ATC's brand of high quality professional theatre was tilted towards comedy and light entertainment this year but with Bruce Mason's Awatea (Maidment Theatre) the company uncovered an absolute gem of New Zealand theatre.

Productions from ATC, Silo and Peach Theatre provided a glittering showcase for New Zealand acting talent and among numerous fine performances my standouts would include Bronwyn Bradley's mesmerising portrait of a bitterly calloused working class mum in Silo's Top Girls (Q Theatre); Geraldine Brophy as the hard-case rural postmistress in ATC's Awatea (Maidment) and the incomparable George Henare who had a remarkably prolific year with stunning performances as the blind patriarch in Awatea and as Willy Loman in Peach Theatre's Death of a Salesman (Maidment).

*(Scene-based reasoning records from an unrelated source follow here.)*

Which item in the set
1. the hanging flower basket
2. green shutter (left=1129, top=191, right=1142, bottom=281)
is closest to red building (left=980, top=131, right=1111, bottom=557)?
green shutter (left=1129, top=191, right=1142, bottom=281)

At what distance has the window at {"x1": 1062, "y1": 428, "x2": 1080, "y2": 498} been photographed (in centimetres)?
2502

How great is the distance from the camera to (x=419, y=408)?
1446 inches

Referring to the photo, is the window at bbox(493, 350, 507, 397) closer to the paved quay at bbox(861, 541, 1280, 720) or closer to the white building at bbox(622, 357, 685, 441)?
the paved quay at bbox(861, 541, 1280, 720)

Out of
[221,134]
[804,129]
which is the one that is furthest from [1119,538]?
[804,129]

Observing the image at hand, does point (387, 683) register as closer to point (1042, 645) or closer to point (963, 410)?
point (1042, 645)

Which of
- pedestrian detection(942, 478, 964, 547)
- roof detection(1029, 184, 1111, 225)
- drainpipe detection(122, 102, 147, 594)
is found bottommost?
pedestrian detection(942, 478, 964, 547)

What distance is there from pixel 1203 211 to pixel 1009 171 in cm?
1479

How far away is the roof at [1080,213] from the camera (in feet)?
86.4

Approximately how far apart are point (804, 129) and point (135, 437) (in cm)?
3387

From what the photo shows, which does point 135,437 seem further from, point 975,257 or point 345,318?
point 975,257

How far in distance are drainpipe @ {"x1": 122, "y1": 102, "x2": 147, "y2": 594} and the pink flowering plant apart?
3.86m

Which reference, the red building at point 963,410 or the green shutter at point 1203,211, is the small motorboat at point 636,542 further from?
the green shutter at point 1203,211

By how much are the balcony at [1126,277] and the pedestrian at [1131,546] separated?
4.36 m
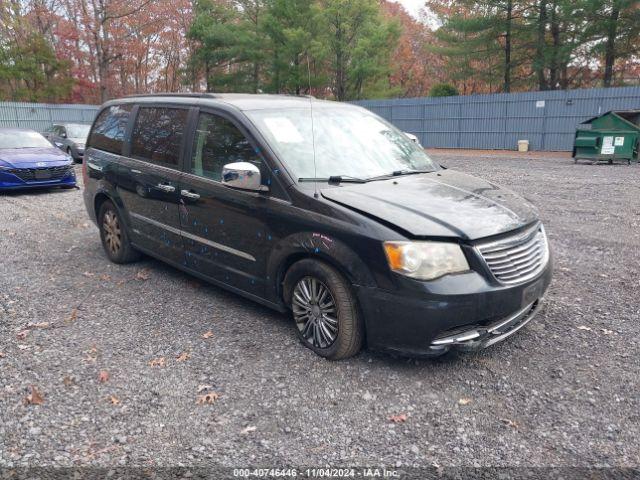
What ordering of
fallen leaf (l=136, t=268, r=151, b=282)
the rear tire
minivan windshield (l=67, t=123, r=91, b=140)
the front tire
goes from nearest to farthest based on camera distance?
the front tire, fallen leaf (l=136, t=268, r=151, b=282), the rear tire, minivan windshield (l=67, t=123, r=91, b=140)

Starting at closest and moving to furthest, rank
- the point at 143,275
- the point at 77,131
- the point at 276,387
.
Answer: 1. the point at 276,387
2. the point at 143,275
3. the point at 77,131

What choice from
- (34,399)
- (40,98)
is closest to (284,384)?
(34,399)

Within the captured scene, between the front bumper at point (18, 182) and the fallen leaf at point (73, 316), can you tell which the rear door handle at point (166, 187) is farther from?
the front bumper at point (18, 182)

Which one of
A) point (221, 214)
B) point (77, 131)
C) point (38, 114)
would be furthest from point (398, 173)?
point (38, 114)

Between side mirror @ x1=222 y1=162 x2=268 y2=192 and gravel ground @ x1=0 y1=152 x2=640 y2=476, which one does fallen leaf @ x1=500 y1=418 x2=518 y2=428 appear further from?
side mirror @ x1=222 y1=162 x2=268 y2=192

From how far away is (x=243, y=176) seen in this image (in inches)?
154

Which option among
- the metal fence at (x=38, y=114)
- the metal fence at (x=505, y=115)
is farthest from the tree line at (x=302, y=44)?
the metal fence at (x=38, y=114)

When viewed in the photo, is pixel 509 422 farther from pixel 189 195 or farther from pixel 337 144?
pixel 189 195

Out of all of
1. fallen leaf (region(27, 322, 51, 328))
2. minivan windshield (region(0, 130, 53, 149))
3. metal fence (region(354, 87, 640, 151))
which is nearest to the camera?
fallen leaf (region(27, 322, 51, 328))

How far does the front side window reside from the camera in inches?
167

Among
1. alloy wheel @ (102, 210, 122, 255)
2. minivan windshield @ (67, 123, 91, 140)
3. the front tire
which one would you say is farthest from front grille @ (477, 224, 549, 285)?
minivan windshield @ (67, 123, 91, 140)

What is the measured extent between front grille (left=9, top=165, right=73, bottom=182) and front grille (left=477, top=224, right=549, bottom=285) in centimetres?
1063

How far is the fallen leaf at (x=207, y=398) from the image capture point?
334 cm

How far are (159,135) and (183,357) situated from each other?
230cm
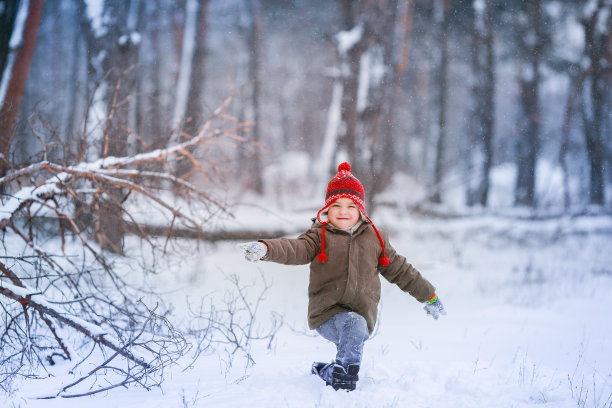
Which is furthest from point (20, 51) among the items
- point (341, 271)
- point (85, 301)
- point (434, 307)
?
point (434, 307)

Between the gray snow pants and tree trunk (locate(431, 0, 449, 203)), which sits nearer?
the gray snow pants

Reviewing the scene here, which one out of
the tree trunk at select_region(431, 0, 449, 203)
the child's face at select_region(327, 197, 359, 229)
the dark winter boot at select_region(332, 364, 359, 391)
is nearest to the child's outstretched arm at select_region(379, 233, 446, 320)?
the child's face at select_region(327, 197, 359, 229)

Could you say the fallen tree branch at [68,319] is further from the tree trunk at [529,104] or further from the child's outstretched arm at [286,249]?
the tree trunk at [529,104]

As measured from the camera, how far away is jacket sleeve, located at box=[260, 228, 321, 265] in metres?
2.29

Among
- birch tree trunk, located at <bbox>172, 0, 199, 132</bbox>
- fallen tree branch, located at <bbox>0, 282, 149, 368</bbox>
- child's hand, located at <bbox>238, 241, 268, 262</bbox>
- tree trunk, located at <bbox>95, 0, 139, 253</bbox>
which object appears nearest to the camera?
child's hand, located at <bbox>238, 241, 268, 262</bbox>

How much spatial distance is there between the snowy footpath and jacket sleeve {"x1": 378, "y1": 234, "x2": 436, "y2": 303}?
0.54m

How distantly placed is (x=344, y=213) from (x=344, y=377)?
3.01ft

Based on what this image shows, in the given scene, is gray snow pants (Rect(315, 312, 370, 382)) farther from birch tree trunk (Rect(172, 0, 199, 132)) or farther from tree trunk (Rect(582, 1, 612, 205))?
tree trunk (Rect(582, 1, 612, 205))

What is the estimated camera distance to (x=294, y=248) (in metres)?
2.42

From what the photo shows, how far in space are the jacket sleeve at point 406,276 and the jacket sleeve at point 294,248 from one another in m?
0.45

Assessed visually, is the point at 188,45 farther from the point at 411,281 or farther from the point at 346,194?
the point at 411,281

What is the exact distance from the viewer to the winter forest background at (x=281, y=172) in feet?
10.6

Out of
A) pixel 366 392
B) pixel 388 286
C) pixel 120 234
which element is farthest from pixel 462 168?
pixel 366 392

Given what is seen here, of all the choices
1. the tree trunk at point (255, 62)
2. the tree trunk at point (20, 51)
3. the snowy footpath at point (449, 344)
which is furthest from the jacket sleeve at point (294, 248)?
the tree trunk at point (255, 62)
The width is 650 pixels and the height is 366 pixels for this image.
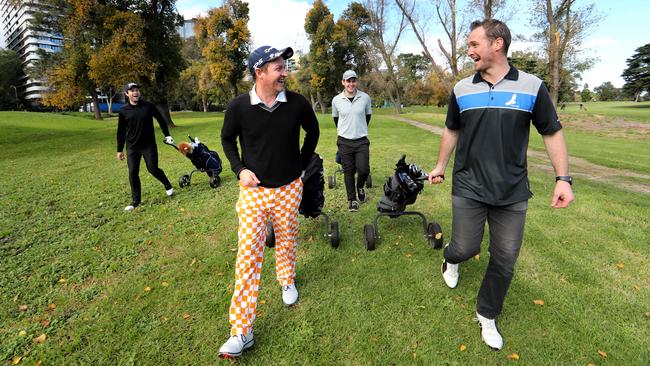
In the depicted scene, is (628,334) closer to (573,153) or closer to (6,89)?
(573,153)

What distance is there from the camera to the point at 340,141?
6.11 metres

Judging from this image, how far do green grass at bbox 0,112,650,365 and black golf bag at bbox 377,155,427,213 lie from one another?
21.0 inches

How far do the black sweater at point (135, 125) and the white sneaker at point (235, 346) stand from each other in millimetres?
5087

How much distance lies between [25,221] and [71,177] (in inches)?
163

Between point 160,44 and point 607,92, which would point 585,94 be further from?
point 160,44

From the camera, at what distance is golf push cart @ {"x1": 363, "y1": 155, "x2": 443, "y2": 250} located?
445cm

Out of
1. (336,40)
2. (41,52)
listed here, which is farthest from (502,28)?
(41,52)

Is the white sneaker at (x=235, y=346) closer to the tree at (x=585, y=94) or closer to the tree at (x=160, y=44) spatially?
the tree at (x=160, y=44)

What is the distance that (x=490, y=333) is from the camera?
9.47 ft

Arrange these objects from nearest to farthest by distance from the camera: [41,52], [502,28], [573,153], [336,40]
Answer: [502,28]
[573,153]
[41,52]
[336,40]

For new work by New Zealand playwrights it is hard to go past Jamie McCaskill's Manawa (Basement) which brought a refreshing blast of humour to the minefield of identity politics.

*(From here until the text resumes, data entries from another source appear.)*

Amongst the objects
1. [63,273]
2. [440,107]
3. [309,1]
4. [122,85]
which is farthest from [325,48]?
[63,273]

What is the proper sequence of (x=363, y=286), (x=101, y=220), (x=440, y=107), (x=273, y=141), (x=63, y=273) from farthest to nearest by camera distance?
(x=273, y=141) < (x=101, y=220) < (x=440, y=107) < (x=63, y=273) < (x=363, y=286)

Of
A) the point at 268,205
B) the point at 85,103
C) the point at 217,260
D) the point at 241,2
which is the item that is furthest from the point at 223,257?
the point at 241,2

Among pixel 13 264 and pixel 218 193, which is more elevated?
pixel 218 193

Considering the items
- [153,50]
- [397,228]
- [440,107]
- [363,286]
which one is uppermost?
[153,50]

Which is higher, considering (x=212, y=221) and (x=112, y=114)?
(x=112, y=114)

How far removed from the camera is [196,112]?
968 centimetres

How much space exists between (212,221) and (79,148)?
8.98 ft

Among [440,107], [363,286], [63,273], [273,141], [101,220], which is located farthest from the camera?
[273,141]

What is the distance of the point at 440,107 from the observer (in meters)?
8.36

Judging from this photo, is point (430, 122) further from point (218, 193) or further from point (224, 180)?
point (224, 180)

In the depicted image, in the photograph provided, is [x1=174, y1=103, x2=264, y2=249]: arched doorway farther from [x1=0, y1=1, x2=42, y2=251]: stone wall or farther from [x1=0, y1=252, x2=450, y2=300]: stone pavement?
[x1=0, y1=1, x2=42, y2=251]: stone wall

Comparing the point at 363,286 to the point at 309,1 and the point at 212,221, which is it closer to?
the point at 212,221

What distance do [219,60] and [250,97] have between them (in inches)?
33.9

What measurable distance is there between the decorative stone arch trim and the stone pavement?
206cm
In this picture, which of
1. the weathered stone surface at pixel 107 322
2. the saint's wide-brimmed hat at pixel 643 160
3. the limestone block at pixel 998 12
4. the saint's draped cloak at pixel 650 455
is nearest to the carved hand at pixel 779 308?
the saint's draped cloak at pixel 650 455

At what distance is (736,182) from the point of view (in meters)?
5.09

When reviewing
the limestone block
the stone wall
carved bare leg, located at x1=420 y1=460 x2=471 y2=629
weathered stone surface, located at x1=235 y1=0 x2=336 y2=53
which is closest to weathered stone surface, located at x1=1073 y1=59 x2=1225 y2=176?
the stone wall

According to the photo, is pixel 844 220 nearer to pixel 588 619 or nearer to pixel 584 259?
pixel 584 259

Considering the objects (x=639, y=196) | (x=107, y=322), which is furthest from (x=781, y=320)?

Honourable mention should go to Geoff Allen's Mrs Van Gogh (Maidment) for a wonderfully idiosyncratic piece of expressionist theatre.

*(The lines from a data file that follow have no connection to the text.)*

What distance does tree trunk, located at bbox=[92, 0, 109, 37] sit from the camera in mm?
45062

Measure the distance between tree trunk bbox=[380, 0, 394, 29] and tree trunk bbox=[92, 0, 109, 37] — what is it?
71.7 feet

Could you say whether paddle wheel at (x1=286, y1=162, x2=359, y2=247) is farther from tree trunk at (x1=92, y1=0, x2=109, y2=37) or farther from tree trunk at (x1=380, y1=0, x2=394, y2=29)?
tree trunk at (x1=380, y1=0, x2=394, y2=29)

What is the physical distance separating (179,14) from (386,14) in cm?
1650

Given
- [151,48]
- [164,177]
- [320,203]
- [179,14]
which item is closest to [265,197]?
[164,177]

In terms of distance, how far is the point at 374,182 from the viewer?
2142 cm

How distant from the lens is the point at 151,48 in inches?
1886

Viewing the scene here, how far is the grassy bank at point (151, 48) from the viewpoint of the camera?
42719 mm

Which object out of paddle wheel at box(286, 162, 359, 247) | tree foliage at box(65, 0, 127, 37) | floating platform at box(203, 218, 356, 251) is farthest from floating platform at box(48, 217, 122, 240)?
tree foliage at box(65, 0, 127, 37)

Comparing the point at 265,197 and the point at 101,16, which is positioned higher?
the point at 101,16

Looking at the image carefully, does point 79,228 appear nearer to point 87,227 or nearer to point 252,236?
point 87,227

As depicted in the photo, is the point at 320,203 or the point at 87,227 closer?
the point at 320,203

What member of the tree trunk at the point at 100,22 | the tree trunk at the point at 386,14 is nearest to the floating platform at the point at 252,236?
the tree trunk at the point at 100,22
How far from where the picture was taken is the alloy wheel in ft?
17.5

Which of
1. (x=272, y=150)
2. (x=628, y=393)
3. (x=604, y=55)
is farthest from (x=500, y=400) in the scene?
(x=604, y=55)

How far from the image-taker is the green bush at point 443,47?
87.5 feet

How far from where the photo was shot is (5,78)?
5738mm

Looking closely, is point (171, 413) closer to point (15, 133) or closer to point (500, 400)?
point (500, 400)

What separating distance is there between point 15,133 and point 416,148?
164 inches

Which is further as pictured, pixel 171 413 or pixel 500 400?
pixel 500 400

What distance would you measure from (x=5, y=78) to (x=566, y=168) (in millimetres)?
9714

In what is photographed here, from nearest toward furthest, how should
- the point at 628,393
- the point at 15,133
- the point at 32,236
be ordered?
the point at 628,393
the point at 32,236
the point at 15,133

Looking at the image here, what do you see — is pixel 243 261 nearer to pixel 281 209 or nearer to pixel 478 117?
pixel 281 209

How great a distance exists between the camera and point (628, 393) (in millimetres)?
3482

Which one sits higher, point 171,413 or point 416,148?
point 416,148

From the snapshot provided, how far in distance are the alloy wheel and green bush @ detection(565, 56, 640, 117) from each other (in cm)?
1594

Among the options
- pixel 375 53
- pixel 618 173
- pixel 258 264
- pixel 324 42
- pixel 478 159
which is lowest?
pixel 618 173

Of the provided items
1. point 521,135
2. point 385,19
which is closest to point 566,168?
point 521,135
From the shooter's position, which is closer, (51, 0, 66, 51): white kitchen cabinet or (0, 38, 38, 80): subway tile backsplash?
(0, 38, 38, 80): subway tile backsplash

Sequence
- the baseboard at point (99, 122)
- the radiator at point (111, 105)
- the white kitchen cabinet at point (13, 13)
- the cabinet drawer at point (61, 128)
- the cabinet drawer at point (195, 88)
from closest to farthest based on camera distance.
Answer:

My choice of production of the year is The Maori Troilus & Cressida Toroihi raua ko Kahira (Town Hall Concert Chamber) - a truly remarkable event that was New Zealand's contribution to the Globe to Globe Festival which saw all 37 of Shakespeare's plays translated into 37 different languages. Director Rachel House's strikingly physical production of one of the more obscure plays stands as a remarkable testimony to the transcendent power of Shakespeare's art.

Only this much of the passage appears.